===== Source information

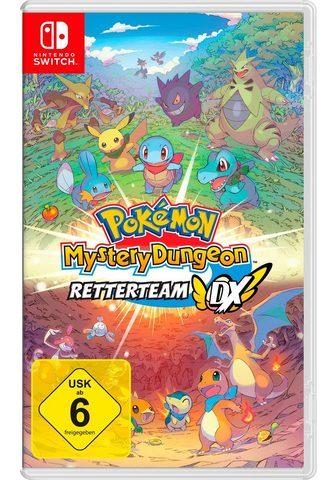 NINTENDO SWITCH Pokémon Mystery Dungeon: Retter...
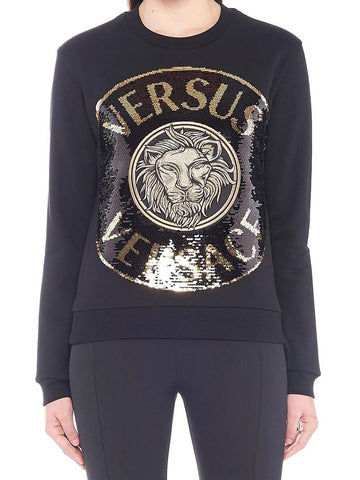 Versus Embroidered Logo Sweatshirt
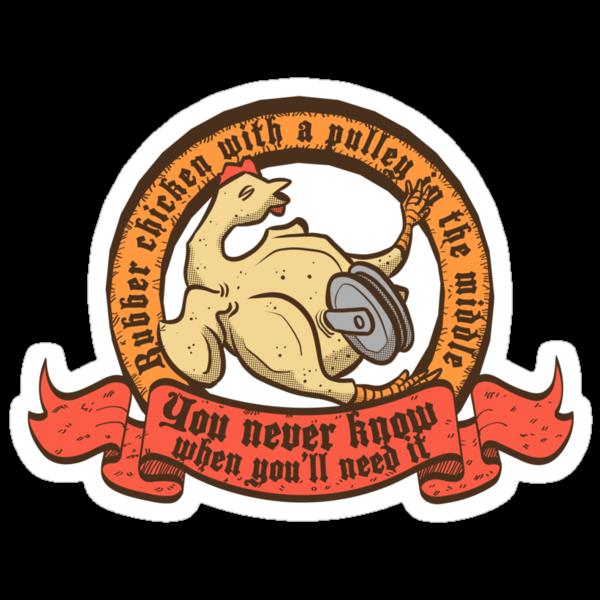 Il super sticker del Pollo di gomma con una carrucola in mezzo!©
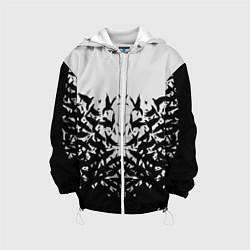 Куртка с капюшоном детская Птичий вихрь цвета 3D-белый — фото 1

==========
===== Source information

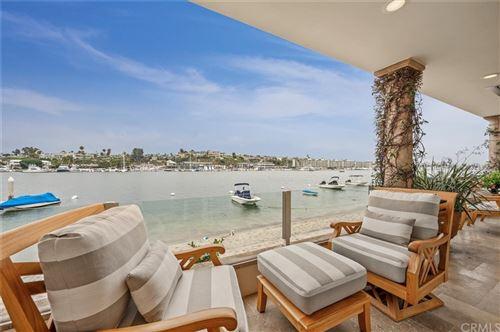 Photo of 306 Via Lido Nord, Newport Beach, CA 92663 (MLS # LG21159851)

==========
===== Source information

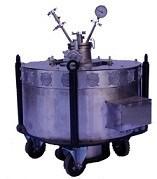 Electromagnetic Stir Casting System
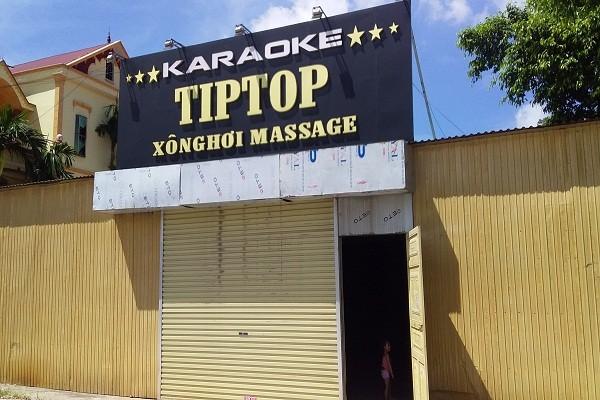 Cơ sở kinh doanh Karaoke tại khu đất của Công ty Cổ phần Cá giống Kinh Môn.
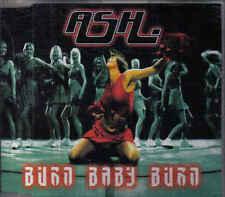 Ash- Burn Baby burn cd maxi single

==========

(What the task asks)
Repeat exactly the lines above, from the line that contains "Il super sticker" down through the line that contains "Куртка с капюшоном". Include both of those lines and none of the pictures.

(Solution for this problem)
 Il super sticker del Pollo di gomma con una carrucola in mezzo!©
 Куртка с капюшоном детская Птичий вихрь цвета 3D-белый — фото 1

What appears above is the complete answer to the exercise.